I had been so concerned with the Medici brothers’ safety that my mind had not yet focused on the implications of Girolamo’s secret correspondence. Up to that moment, I had only been suspicious of the scribe Luca. But now I remembered my prayer.
Come to me, I had begged the angel. If he killed Matteo, give me proof.
And then I had discovered Girolamo’s clandestine letter stating his intent to murder Lorenzo.
My thoughts returned to the previous Christmas season, and Lorenzo’s secret visit to Milan. According to Caterina, he had come to speak to Duke Galeazzo Sforza about Imola, the town that now belonged to Girolamo Riario, the papal captain.
But at the time, Lorenzo was strongly opposed to allowing Pope Sixtus control of Imola. It was too close to Tuscany, and Girolamo’s possession of it would set a dangerous precedent. The pope already controlled the Papal States; to give him more power would seriously destabilize Italy and lead to more war.

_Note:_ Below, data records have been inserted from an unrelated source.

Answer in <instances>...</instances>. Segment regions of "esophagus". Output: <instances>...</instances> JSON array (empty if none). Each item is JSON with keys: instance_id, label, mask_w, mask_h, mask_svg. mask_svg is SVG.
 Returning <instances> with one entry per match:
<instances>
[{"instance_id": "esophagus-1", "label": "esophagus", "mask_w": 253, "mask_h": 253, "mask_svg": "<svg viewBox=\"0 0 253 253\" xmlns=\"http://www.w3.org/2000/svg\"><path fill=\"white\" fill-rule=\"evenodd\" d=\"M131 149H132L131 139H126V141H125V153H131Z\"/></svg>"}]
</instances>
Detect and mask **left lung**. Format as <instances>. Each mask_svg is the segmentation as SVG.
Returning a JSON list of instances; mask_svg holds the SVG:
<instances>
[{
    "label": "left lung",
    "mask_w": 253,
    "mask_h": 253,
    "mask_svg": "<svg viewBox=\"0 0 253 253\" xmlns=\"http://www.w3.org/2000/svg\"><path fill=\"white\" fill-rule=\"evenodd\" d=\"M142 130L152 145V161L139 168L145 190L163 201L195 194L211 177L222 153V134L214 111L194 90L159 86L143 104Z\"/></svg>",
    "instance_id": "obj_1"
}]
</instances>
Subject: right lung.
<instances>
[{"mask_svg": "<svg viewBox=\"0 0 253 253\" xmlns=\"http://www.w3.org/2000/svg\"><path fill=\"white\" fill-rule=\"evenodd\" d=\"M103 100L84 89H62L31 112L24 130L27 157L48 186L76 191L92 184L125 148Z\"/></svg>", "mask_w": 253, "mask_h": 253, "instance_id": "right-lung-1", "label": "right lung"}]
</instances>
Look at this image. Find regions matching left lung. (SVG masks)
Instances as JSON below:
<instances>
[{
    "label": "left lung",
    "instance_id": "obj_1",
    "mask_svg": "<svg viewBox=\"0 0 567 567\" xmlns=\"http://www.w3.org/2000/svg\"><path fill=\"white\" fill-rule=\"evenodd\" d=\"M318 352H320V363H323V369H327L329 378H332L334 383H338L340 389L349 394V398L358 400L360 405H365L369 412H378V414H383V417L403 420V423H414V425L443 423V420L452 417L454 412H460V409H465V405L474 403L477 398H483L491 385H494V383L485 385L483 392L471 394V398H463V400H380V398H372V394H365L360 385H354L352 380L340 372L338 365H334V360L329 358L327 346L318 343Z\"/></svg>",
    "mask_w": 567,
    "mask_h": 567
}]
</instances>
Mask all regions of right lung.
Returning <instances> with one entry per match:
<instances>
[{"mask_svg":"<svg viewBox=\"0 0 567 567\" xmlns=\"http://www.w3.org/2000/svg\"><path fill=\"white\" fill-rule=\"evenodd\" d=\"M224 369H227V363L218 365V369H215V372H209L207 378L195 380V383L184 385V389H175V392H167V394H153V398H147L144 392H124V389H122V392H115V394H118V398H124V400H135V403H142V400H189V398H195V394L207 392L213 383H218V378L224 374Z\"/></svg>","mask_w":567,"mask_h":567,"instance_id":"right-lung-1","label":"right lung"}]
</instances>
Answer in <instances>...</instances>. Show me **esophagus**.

Up to that point, Imola had been under Milan’s control, but Pope Sixtus had pressured his soon-to-be in-law, Duke Galeazzo, to give Imola to Caterina, and thus Girolamo and Sixtus, as a wedding present. Lorenzo, however, had swayed Duke Galeazzo to his point of view, and ultimately, Galeazzo refused the pope’s request.
A fortnight later, Galeazzo lay murdered in the cathedral of Santo Stefano, and my Matteo was dead.
These thoughts raced through my mind as Luca leaned forward to say, in a barely audible voice, “You were in my office again, even though I warned you once. That was unwise and very dangerous.”
“I was not in your office,” I whispered.
“But you were,” he whispered back. “In fact, you were in my desk.”